Séquenceur toujours: au pays des grenouilles apparaît, vers 76, le premier groupe où le synthé va prendre les devants: Heldon, sous la direction de Richard Pinhas, a enregistré quelques disques qui n'ont pas pris trop de rides et méritent le détour: (album: "Stand By" (79)). Pinhas est fasciné par le travail de Robert Fripp (King Crimson) et tente de son mieux d'égaler le maître, malheureusement avec un esprit très noir et tourmenté qui rend sa musique trop cafardeuse pour plaire au grand public.

En dehors de ce pionnier, la France est à la traîne, et pas que du point de vue musical. Engoncé dans son conservatisme, elle oublie que c'est là qu'a commencé l'histoire et s'endors sur une production musicale d'une pauvreté désespérante. L'avant-garde devient de plus en plus cabalistique et secrète, l'IRCAM (fondé en 1977) s'enterre dans les sous-sols de Beaubourg.

Un autre appareil va progressivement accéder au rang d'instrument: la table de mixage. Alors que dans les années 60 l'ingénieur du son n'est qu'un simple technicien, il va devenir créateur à part entière, particulièrement avec l'arrivée de l'enregistrement multipiste. On peut alors vraiment jouer avec la table en ouvrant ou fermant des canaux, en les balançant à droite ou à gauche, en filtrant ou en ajoutant un effet.

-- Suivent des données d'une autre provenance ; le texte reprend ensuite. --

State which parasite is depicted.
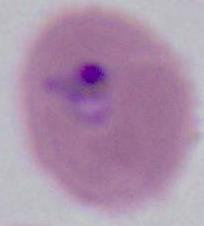

Plasmodium.

Micrograph. Captured at either 400x or 1000x magnification.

Ecoutez par exemple l'utilisation dramatique du mixage dans "Lizard" de King Crimson ou l'équilibre et la transparence de la mise en son de "Dark Side" du Floyd.

Pendant ce temps, certains Anglais démontrent bruyamment qu'ils n'ont rien compris aux synthés en continuant à l'utiliser comme un super orgue électronique. Ecoutez par exemple les envolées pathologiques d'un Keith Emerson (ELP, "Tarkus") sur Moog, ou d'un Rick Wakeman (Yes, "Yessongs") pour vous faire une opinion. Ceci dit, à l'époque, j'aimais bien... et j'écoute encore avec plaisir des petites choses comme "Siberian Khatru" de Yes ou "Lucky Man" d'ELP.

Heureusement il y a eu des British pour sauver l'honneur. Enregistré entre 76 et 78 avec du matériel de fortune, le premier disque du groupe This Heatcontient les germes de la techno moderne. Un morceau comme "24 Track Loop" est sans doute un des premiers à avoir utilisé de la musique électronique en boucle comme on le fait aujourd'hui, en procédant par additions et soustractions de pistes. Le morceau "Fall of Saïgon" est magnifique quoique très noir, "Horizontal Hold" dégage une énergie rare, et j'en passe.

Dans la même famille musicale, le groupe Art Bears dans son disque "Winter Songs" invente le style Gothique et mélange musique concrète et contemporaine, tout en restant dans l'analogique pur et dur. Le guitariste du groupe, Fred Frith, sera un des premiers à utiliser la guitare MIDI. En parlant de Frith, essayez de visionner le film "Step Across the Border" qui lui est consacré. En voici un extrait :

Rendons aussi hommage à un très grand bonhomme qui va poser les premiers jalons des années 80. Brian Eno joue alors les trublions dans le groupe Roxy Music en maltraitant les sons des instruments et en jouant les folles sur scène. Il s'allie avec Rober Fripp, sort un disque hors norme intitulé "No Pussyfooting" et invente un nouveau style et un nouveau terme: la musique Ambiant (vers 76), qui puise ses racines dans les "Musiques d'ameublement" d'Erik Satie. Il sortira en parallèle plusieurs disques de "variété rock" dont le meilleur est sans conteste "Another green World" (1975), ira produire quelques uns des groupes phares des années 80 comme Devo, Talking Heads ou U2, parasitera les disques de Peter Gabriel, enregistrera quelques bijoux avec Robert Wyatt et j'en passe, c'est incroyable ce que ce type a pu faire.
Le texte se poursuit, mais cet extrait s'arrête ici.